Of interest are the dangling commits because those are likely to be the little sub-branches that we want to try and stitch back together. Note, these commits are NOT always in chronological order. For me the order happened to be (from oldest to newest) <SHA5>-<SHA6>
but you will likely have your own knot to untangle. You can check the commit date/time by running
$ git show -s <SHAX>
One thing to note at this point is this, if you are in the broken repository copy, and then run the command git log
you will be able to traverse the repository until you run into at which time you will get the error:
error: Could not read <SHA2>
fatal: Failed to traverse parents of commit <SHA1>
So we need to replace the parent of with a commit that is actually good. The pattern for this is called a graft but doing a pure graft is no-longer considered best practice (How do git grafts and replace differ? (Are grafts now deprecated?)) because of the new(er) best practice git replace
.
So I now make the parent of
$ git replace --graft <SHA1> <SHA6>
$ git fsck
broken link from commit <SHA1>
to commit <SHA2>
broken link from tree <SHA3>
to blob <SHA4>
...
broken link from commit <SHA7>
to commit <SHA8>
So a new broken commit has appeared. If I investigate that commit using git log
I find that the previous commit ended prior to the remaining dangling commit's commit time. So I'm going to graft those two together. Note, this may not be a safe thing to do if you have lots of people working on this repository but, in this case, I believe it to be okay.

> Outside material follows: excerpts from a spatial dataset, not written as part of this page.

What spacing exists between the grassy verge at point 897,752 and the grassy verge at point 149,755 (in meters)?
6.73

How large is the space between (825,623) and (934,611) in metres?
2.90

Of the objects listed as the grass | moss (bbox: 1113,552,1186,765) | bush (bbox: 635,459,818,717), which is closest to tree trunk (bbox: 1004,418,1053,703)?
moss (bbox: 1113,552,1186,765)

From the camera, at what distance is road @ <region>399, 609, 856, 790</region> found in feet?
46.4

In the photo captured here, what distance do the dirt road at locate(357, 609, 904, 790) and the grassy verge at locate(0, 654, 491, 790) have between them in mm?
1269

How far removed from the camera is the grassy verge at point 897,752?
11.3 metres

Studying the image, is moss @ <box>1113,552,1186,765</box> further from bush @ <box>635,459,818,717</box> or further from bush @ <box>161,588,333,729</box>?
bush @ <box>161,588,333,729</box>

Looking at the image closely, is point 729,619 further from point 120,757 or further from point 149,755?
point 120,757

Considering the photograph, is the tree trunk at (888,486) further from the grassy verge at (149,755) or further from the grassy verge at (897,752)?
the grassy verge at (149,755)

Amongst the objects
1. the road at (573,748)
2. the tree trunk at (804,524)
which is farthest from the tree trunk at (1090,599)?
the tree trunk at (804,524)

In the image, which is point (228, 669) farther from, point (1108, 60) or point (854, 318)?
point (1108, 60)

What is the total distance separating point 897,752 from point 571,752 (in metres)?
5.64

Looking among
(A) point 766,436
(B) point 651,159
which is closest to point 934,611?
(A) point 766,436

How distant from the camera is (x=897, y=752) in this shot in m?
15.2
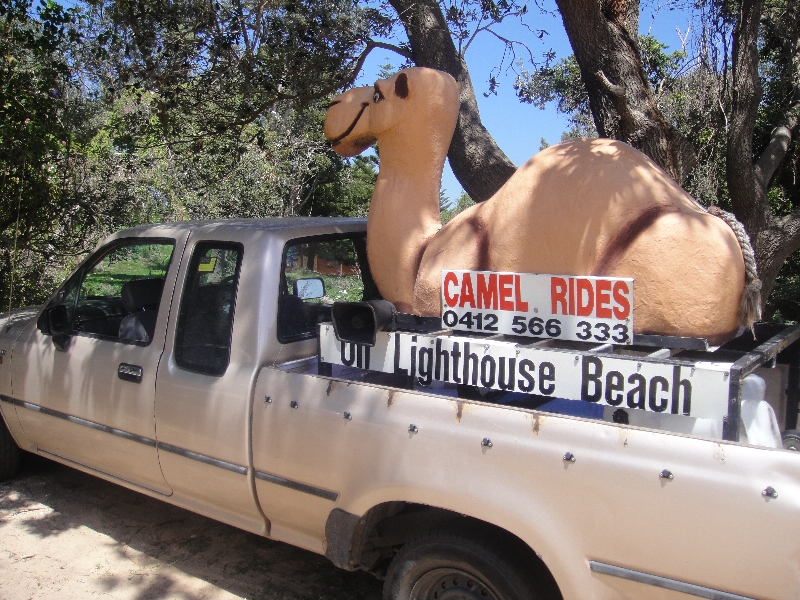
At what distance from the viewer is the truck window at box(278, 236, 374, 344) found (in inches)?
128

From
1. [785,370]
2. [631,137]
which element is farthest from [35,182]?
[785,370]

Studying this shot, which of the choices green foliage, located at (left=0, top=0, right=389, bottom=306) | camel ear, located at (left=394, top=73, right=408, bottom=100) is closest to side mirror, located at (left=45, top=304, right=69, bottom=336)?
camel ear, located at (left=394, top=73, right=408, bottom=100)

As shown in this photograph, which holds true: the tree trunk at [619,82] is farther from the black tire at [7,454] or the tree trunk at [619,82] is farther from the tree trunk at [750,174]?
the black tire at [7,454]

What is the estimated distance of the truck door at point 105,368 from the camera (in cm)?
340

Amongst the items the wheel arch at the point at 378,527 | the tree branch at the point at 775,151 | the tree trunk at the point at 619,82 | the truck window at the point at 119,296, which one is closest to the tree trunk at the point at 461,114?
the tree trunk at the point at 619,82

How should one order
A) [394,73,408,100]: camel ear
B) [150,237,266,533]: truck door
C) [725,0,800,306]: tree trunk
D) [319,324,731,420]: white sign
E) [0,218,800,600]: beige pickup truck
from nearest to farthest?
1. [0,218,800,600]: beige pickup truck
2. [319,324,731,420]: white sign
3. [150,237,266,533]: truck door
4. [394,73,408,100]: camel ear
5. [725,0,800,306]: tree trunk

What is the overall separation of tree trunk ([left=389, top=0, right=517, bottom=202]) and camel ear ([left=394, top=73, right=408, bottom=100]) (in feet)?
8.00

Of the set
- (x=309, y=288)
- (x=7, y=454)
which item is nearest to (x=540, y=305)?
(x=309, y=288)

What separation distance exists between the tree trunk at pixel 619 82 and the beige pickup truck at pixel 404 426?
2.14 metres

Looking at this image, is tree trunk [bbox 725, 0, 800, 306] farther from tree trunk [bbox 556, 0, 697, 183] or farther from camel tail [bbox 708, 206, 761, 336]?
camel tail [bbox 708, 206, 761, 336]

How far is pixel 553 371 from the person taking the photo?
7.84ft

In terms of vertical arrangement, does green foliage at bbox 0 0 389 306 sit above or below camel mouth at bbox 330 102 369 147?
above

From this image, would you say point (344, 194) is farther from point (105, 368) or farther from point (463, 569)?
point (463, 569)

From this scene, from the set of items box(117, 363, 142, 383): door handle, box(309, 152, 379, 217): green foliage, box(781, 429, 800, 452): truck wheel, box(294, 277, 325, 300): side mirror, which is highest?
box(309, 152, 379, 217): green foliage
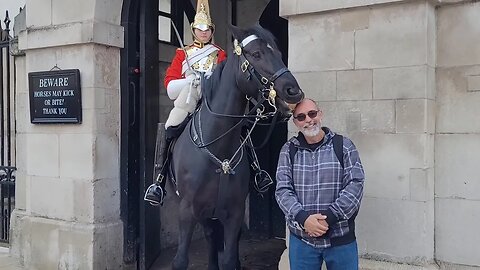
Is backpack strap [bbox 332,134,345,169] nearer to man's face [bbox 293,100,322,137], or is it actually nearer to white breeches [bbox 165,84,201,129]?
man's face [bbox 293,100,322,137]

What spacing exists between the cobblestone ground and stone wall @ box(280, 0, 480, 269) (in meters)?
2.14

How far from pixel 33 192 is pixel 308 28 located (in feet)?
Answer: 12.6

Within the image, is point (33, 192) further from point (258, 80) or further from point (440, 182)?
point (440, 182)

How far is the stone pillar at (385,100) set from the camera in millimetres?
4062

$ git replace --graft <SHA7> <SHA5>
$ git fsck
broken link from commit <SHA1>
to commit <SHA2>
broken link from tree <SHA3>
to blob <SHA4>
...
broken link from commit <SHA7>
to commit <SHA8>
No new dangling commits and, in my case, was able to connect to my backup repository. In other cases I imagine this will not always be true. If so, you can eventually get to the point where you could graft the head of the remote repository as the remaining bad commit link.
Now we must deal with the missing blobs. You can try and repair them following Linus' method or, if you are willing to accept the missing history, you can use git replace again to excise them from the history. The general approach is
$ git ls-tree <SHA3>
...
100644 blob <SHA4> my-magic-file
...
$ git log --raw --all --full-history -- subdirectory/my-magic-file | grep -B 20 -A 20 "<SHA4>" # May just need to use first few values from SHA4
# commit information after missing blob
# commit information for missing blob
# commit information before missing blob
$ git replace --graft <commit-after-missing-blob> <commit-before-missing-blob>
Repeat this until git rev-list --objects my/branch
runs to completion.
Now, you need to remove the extraneous commits. Fortunately, a new tool has been developed to do just this: git-filter-repo
. This tool will commit our grafts and refactor the history.
$ git filter-repo --force
$ git fsck
Checking object directories: 100%...
Checking objects: 100%...
Now lets see if we can successfully fetch our repository from our broken branch.
$ cd /path/to/my/new/fixed/repository
$ git fetch broken my/branch
...
From /path/to/my/broken/repository
* branch my/branch -> FETCH_HEAD
* [new branch] my/branch -> broken/my/branch
And, because we have a common history with the remote we can now merge with our previously broken branches
$ git merge broken/my/branch
And the history is once again clean.